Most sources says that overloading ++ and -- operators in c# results overloading both, postfix and prefix at once. But it looks like their behaviour is still different.
class Counter
{
public Counter(int v = 0)
{
this.v = v;
}
public Counter(Counter c)
{
v = c.v;
}
public int GetValue() { return v; }
public static Counter operator ++(Counter c)
{
c.v++;
return new Counter(c);
}
private int v;
}
class Program
{
public static void Main()
{
Counter c1 = new Counter(1);
Counter c2 = c1++;
Counter c3 = ++c1;
c3++;
System.Console.WriteLine("c1 = {0}", c1.GetValue());
System.Console.WriteLine("c2 = {0}", c2.GetValue());
System.Console.WriteLine("c3 = {0}", c3.GetValue());
}
}
Wonderfully, although overloaded operator ++
returns copy of the original class, in this example c1
and c3
becomes references to the same object, while c2
points to different one (c1=4, c2=2, c3=4
here).

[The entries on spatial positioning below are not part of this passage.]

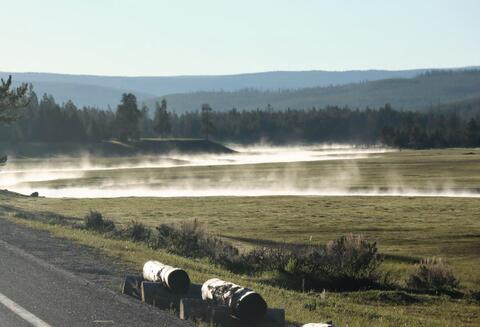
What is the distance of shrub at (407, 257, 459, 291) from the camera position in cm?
2705

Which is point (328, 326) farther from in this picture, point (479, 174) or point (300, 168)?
point (300, 168)

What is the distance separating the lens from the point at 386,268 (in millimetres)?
32062

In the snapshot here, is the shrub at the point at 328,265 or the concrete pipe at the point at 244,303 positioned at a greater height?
the concrete pipe at the point at 244,303

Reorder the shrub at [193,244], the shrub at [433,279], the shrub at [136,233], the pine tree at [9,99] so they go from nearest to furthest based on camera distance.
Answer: the shrub at [433,279] → the shrub at [193,244] → the shrub at [136,233] → the pine tree at [9,99]

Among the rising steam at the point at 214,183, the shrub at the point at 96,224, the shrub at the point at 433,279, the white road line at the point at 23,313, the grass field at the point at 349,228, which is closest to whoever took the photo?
the white road line at the point at 23,313

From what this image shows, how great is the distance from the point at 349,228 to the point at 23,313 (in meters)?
34.5

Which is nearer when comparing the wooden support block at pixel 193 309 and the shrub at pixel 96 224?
the wooden support block at pixel 193 309

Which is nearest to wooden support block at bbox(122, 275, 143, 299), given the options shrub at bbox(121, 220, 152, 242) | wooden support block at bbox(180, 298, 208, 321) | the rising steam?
wooden support block at bbox(180, 298, 208, 321)

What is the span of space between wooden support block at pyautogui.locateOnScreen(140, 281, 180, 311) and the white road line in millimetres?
2359

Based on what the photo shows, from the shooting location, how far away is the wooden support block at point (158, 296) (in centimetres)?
1496

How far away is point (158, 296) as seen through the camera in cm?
1518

Changing Counter c3 = ++c1;
to Counter c3 = c1++;
outputs c1=3, c2=2, c3=4
.
So, what is the exact difference between postfix and prefix increment/decrement and how it affects overloading? Are these operators acts same way for classes and for primitive types?
This is the wrong way to implement increment and decrement in C#. You will get crazy results if you do it wrong; you did it wrong, you got crazy results, so the system works. :-)
Coincidentally I wrote an article about this very subject last week:
http://ericlippert.com/2013/09/25/bug-guys-meets-math-from-scratch/
As commenter dtb points out, the correct implementation is:
public static Counter operator ++(Counter c)
{
return new Counter(c.v + 1);
}
In C# the increment operator must not mutate its argument. Rather it must only compute the incremented value and return it, without producing any side effects. The side effect of mutating the variable will be handled by the compiler.
With this correct implementation your program now goes like this:
Counter c1 = new Counter(1);
Call the object that c1 refers to right now W
. W.v
is 1.
Counter c2 = c1++;
This has the semantics of:
temp = c1
c1 = operator++(c1) // create object X, set X.v to 2
c2 = temp
So c1
now refers to X
, and c2
refers to W
. W.v
is 1 and X.v
is 2.
Counter c3 = ++c1;
This has the semantics of
temp = operator++(c1) // Create object Y, set Y.v to 3
c1 = temp
c3 = temp
So c1 and c3 now both refer to object Y
, and Y.v
is 3.
c3++;
This has the semantics of
c3 = operator++(c3) // Create object Z, set Z.v to 4
So when the smoke all clears:
c1.v = 3 (Y)
c2.v = 1 (W)
c3.v = 4 (Z)
and X
is orphaned.
This should give exactly the same results as if you'd had c1
, c2
and c3
as normal integers.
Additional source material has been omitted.